For the past two seasons, Patrik Ervell has shown capsule collections of his new womenswear line alongside his men's clothes. Given that Ervell is something of a star in the menswear firmament, that stage may have been a little too big and brightly lit for the women's collections, which weren't quite fully formed. This season Ervell quietly presented the womenswear on its own. That was a canny choice. Not only did the clothes benefit from close appraisal, but for the first time they seemed ready to stand alone. The separation wasn't entire, inasmuch as Ervell reiterated the "real tree" camouflage prints and suiting jacquards that appeared in the Fall '13 menswear collection he showed over the weekend. But even as they repeated themes, and even a few key pieces, the women's looks seemed thought-out and finished in a way that was new. A few sculpturally feminine silhouettes hinted at Ervell's potential: There were the flared shirtdresses and full skirts in green leather and black PVC, and best of all there was Ervell's fantastic, volumetric suit trouser done in the jacquard. That trouser looked completely fresh—a little nineties, but sui generis.

Elsewhere, the collection's strength was to be found in its details.

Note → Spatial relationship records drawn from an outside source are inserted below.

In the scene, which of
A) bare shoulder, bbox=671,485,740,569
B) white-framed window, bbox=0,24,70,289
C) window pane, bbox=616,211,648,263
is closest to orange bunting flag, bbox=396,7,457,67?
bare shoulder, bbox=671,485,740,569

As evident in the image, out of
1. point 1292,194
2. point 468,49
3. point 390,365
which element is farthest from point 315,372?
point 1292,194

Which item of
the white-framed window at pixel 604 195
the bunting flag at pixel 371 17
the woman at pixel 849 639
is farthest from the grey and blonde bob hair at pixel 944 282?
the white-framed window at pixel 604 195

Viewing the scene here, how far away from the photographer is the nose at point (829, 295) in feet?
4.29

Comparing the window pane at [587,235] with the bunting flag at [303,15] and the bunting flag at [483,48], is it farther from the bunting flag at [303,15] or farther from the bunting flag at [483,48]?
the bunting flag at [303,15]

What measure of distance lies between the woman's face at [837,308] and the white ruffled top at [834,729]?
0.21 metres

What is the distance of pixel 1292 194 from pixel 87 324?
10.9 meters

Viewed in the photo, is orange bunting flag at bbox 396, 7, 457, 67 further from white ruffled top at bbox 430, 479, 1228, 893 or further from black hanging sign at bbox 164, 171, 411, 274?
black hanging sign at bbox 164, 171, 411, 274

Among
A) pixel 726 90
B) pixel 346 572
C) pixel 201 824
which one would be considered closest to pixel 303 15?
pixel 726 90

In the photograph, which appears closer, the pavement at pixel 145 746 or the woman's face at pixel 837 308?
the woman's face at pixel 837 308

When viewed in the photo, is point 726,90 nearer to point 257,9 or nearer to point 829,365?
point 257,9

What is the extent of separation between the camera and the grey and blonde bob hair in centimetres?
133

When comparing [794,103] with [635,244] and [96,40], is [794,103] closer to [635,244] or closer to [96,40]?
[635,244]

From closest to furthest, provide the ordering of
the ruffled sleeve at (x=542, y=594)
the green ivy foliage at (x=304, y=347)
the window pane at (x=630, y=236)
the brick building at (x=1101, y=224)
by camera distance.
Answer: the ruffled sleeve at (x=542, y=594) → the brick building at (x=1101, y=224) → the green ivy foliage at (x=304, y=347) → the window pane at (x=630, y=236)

Unlike a lot of menswear designers who turn their hand to women's clothes, Ervell hasn't sacrificed his penchant for fine-tuning; to wit, Ervell is producing his women's shirts in the same 80-year-old factory in New Jersey where he makes his men's button-downs, and he's finished them with his signature stiff club collar. For another example, take this season's parka, which was made of gray wool bonded to watertight polyurethane, and seam-taped on the inside. There was no visible stitching. Womenswear doesn't usually get such fastidious treatment, but it's certainly welcome. All in all, Ervell still seems to be building up to a real vision for his women's line, but he's getting there.